Esse equipamento possui baixo custo em relação as versões convencionais, pois possui apenas uma parte móvel e foi produzido com materiais mais duráveis. Além disso, o gerador foi desenvolvido para ser incorporado nos sistemas de energia oceânica já existentes.

 

Os experimentos em escala realizados em um simulador oceânico mostraram que um dispositivo com dimensão industrial poderia gerar cerca de 500 kW. O engenheiro Giacomo Moretti e seus colegas afirmam que seu projeto poderia ser usado em “frotas” de estruturas de baixo custo e baixa manutenção no mar, aproveitando as ondas durante décadas antes de precisar de substituição.

 

Sobre o gerador:

 

 Fonte: Giacomo Moretti et. al. 2019

 

O chamado Gerador de Elastômero Dielétrico, utiliza membranas flexíveis feitas a partir de uma borracha especial que, quando esticada, produz eletricidade (elastômero dielétrico consiste em um polímero eletroativo, utilizado em músculos artificiais e asas robóticas).

 

O equipamento foi projetado para ser encaixado na superfície de um tubo vertical que, quando colocado no mar, enche parcialmente com água. Essa coluna de água sobe e desce com o movimento das ondas.

 

Conforme as ondas passam por esse tubo, a água no seu interior sobe e empurra o ar preso para cima, inflando o gerador na parte superior, gerando uma tensão no elastômero.

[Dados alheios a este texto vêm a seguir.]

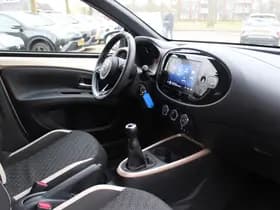 Toyota Aygo X thumbnail 19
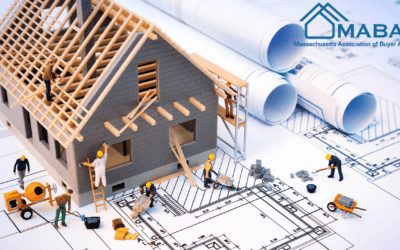 New-home construction slides in November as builders pull back #MABA #Massachusetts #RealEstate #FirstTimeHomeBuyers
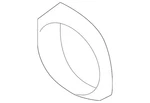 Genuine Nissan Differential Mount Insulator 55473-jp00a. Fixed Price $13.18.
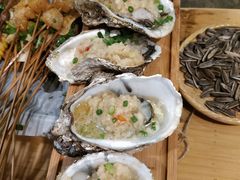 -老湘烤·湘西小串(绿塘路店)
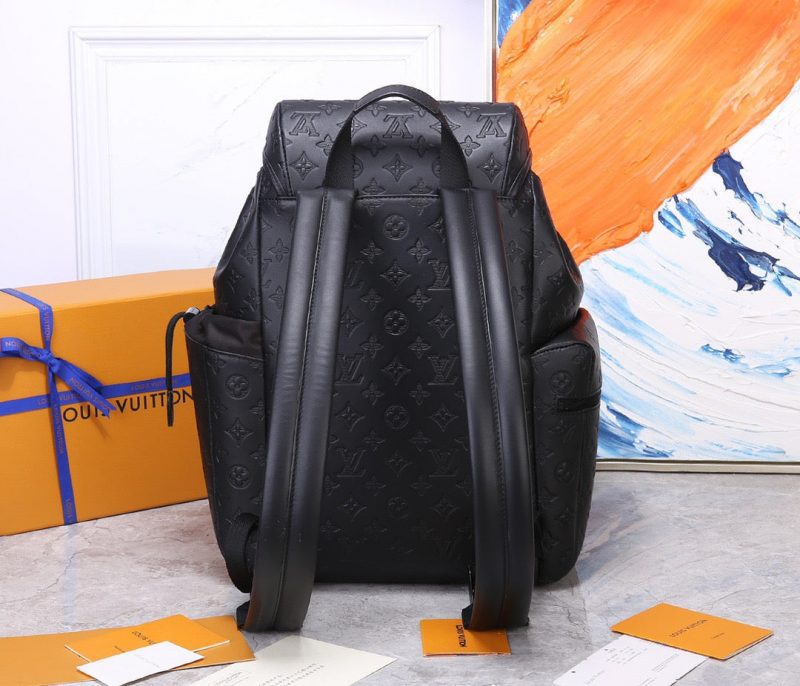 Louis Vuitton DISCOVERY BACKPACKJOJOKKREPLICAS | High Quality Replica Watches & Bags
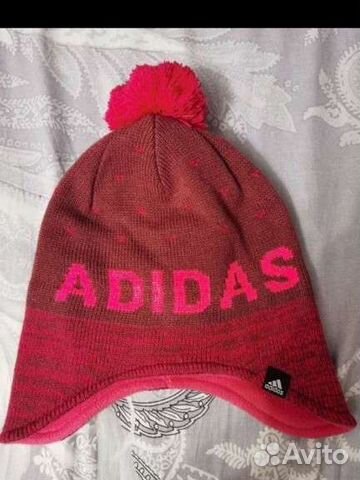 Шапка adidas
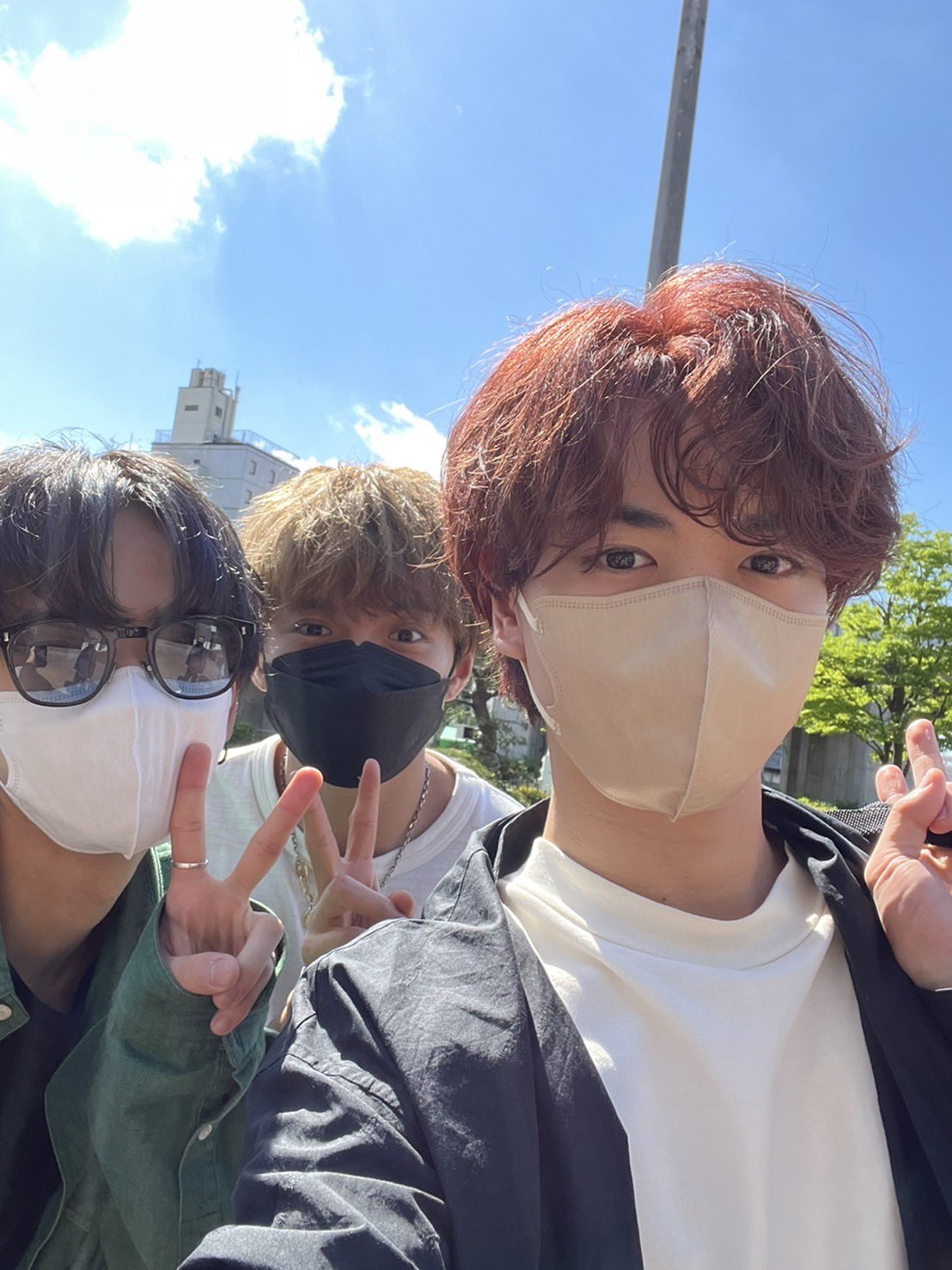 FANTASTICS from EXILE TRIBE on Twitter:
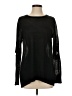 Love Token Black Pullover Sweater Size XS - photo 1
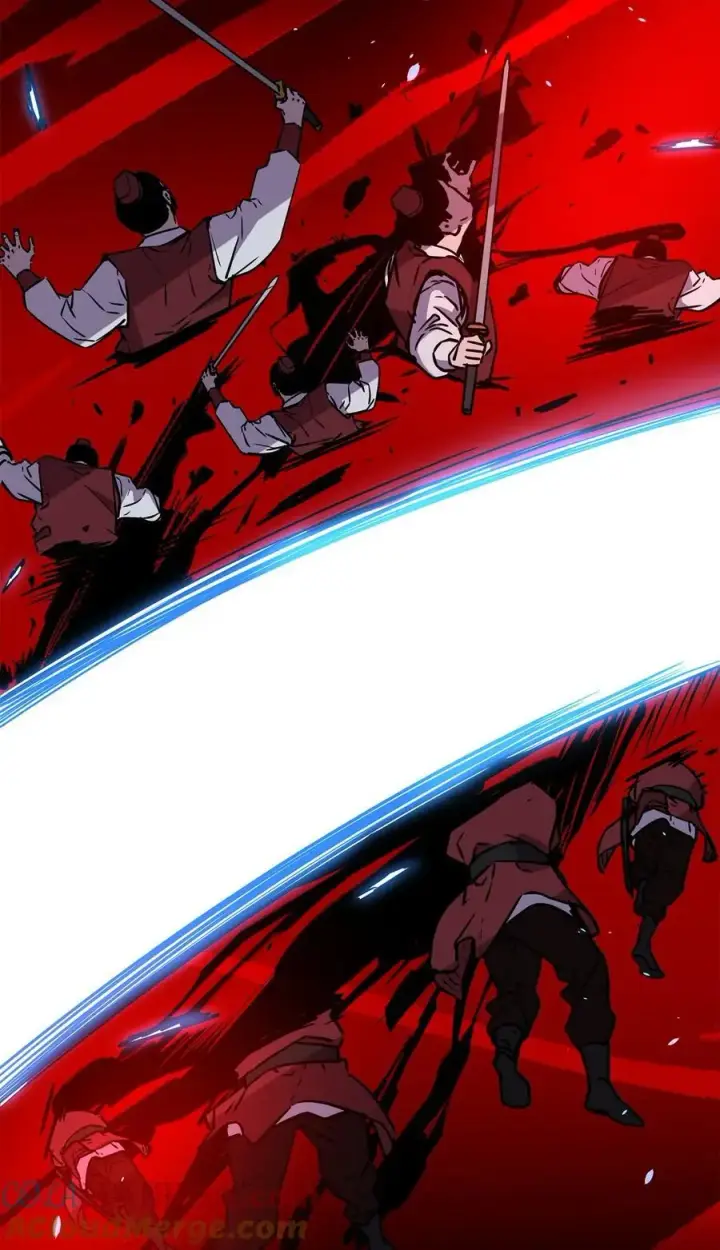 漫画《不死王的轮回》94 鬼面狼第65张图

Conforme a onda se distancia, a água desce e a membrana murcha, produzindo assim a eletricidade. No caso de um dispositivo comercial, essa eletricidade seria levada para a costa através de cabos submarinos.

 

Esse novo sistema é mais simples do que as turbinas complexas utilizadas atualmente, que possuem muitas peças móveis que requerem manutenção e substituição.

 

O projeto é resultado de uma parceria entre pesquisadores das universidades de Edimburgo (Escócia), Bolonha, Trento e da Escola Superior Sant’Anna Pisa (Itália).